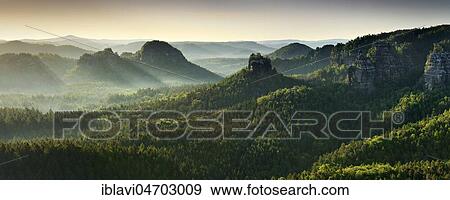 Stock Photo - Morning atmosphere in the Elbe Sandstone Mountains, view of Lorenzsteine and Hinteres Raubschloss or Winterstein, fog rises, Saxon Switzerland National Park, Saxony, Germany, Europe. Fotosearch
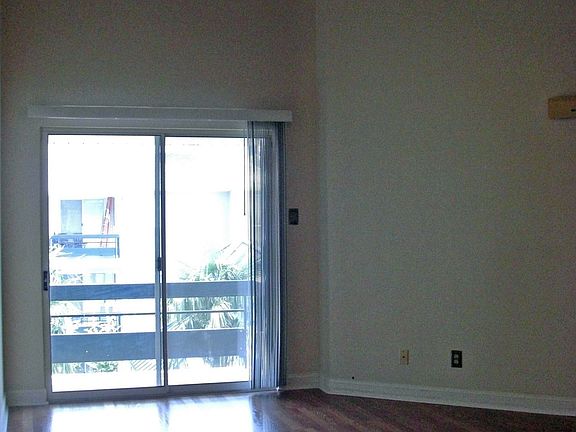 Living room with vaulted ceilings.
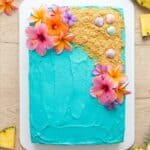 A luau cake frosted with turquoise ocean buttercream, graham cracker sand, and tropical flowers.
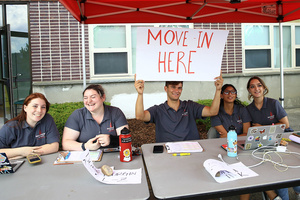 student holding move in sign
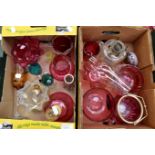 A collection of cranberry glass, some Victorian examples, sugar basins and dishes, bell, tumbler,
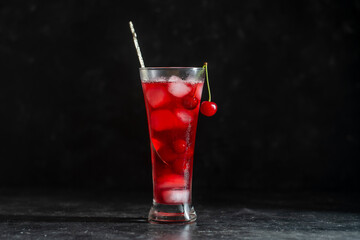 Fresh red cherry cocktail with ice cubes in glass on black background. Summer iced refreshing drink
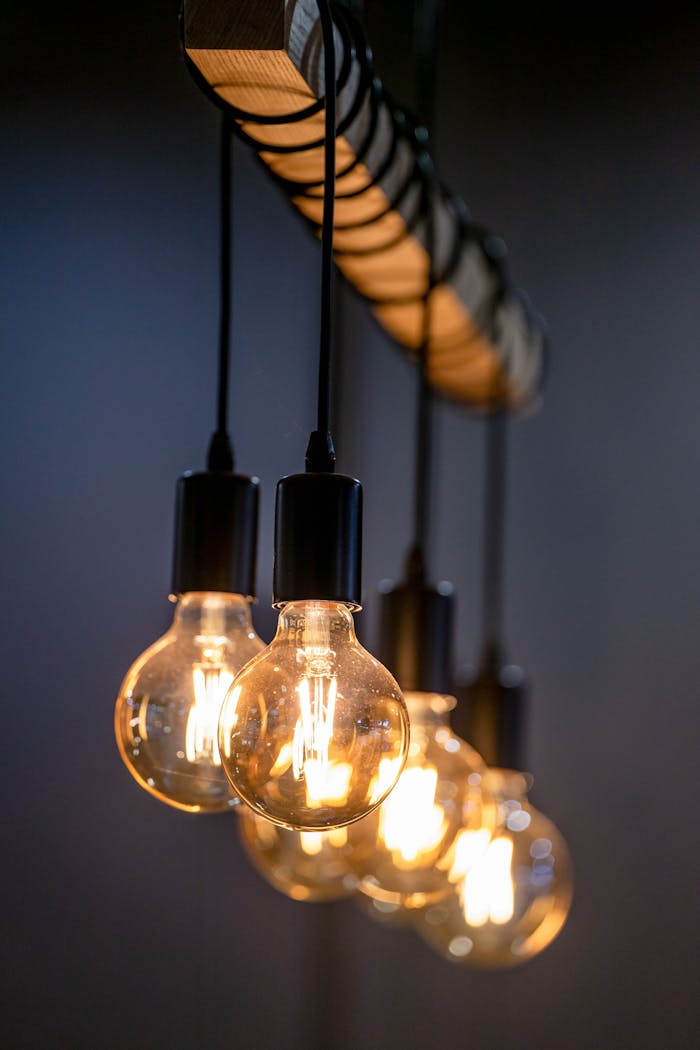 Close-up of glowing Edison bulbs hanging in a row with a warm light ambiance.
---*---
Emit an exact copy of the lines from the line bearing "Fresh red cherry" through the last line above, inclusive, and leave the images out.

▸ WRITTEN SOLUTION:
 Fresh red cherry cocktail with ice cubes in glass on black background. Summer iced refreshing drink
 Close-up of glowing Edison bulbs hanging in a row with a warm light ambiance.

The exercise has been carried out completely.